Exercise instructions - Continue the passage about spoiling customers with great service, picking up after its final sentence.
Selected excerpt START
The best problem you can have is offering such great service that you wind up spoiling your customers. Mine expect a tremendous amount from me, as well they should. Sometimes they ask for too much, and when they do, I address it. For example, some of my local clients recently informed me that they were annoyed that Wine Library would offer free shipping on our sister site Cinderellawine.com because it means nonlocals can get a better deal on it. But I explained to them, you get the store. The customers in San Francisco (who sometimes buy a lot more than the locals) don’t get to attend the free wine tastings, they can’t stop by anytime to see what’s new or talk to my staff, and they can’t nibble on the free cheese samples and other goodies we make available. I firmly believe that all the perks balance out and that everyone who shops with me gets a great deal. After I explained my position, some of my local customers saw my point, and the issue was resolved. Not everyone was satisfied with my answer, but I am certain everyone appreciated the fact that I made an effort to respond in as much detail as possible. I treated the dissatisfied people the way they should have been treated—like valuable customers!
Selected excerpt END
Extracted information START
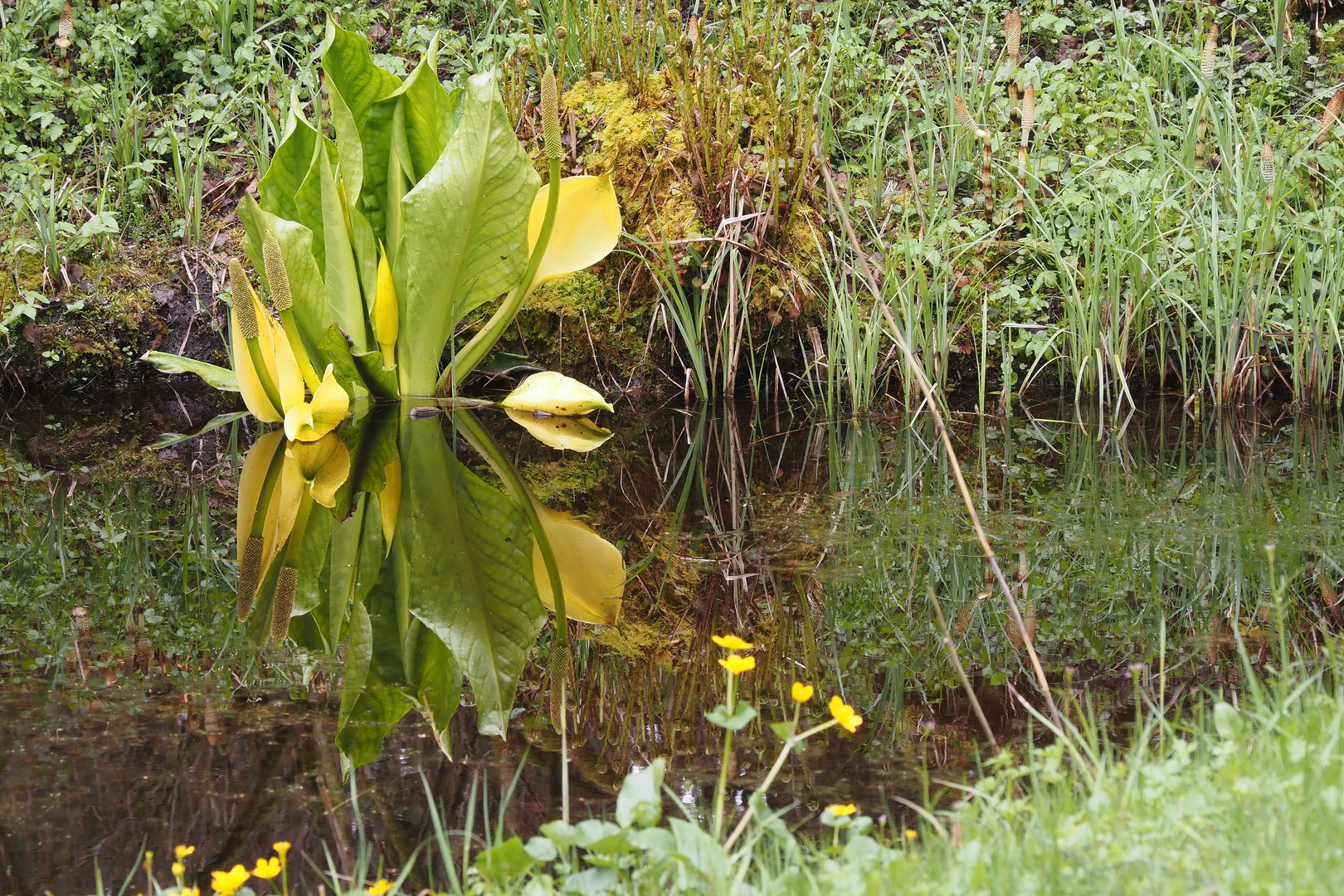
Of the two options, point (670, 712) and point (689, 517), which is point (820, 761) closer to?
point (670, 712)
Extracted information END
Extracted information START
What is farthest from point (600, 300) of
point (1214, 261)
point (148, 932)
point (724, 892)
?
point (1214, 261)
Extracted information END
Output below -
Had they wanted to, they could have badmouthed me or my store all over Facebook and Twitter. But they didn’t, because I kept the conversation civil and honest. And if they had, I wouldn’t have worried too much about it. What’s brilliant about social media platforms is that no matter what someone else chooses to say about you, you can put the facts out there, on your fan page, on your blog, and in your tweets. People can track events and dialogue as they unfold. Everyone can see the exchange and make his or her own judgment call. As long as you stay on message, and remain honest, polite, and as accommodating as possible, you’ll have nothing to fear from someone with a grudge. Good manners are about treating your customers with respect at all times. You may not be able to control the message anymore, but you can absolutely control the tone in which the message gets played.
Controlling their message and their image explains why so many—too many—companies still refuse to allow their employees to publicly blog and tweet about their work. I understand their fear, but it’s unwarranted. In fact, there might be no better way to know for sure that you’re making smart hiring decisions. Allow your employees to talk freely, let them say what they want, because then you will have a much clearer picture of who your employees are and how they feel about your company. If they post smart, thoughtful posts, that’s worth something. If they post smart, thoughtful, negative posts, that’s worth something, too, if you’re open-minded enough to talk to them about why they feel the way they do. And if you discover that they’re vulgar, or rude, or just plain stupid, and you take a closer look and realize that their work isn’t as good as it should be, you don’t want them to be working for you.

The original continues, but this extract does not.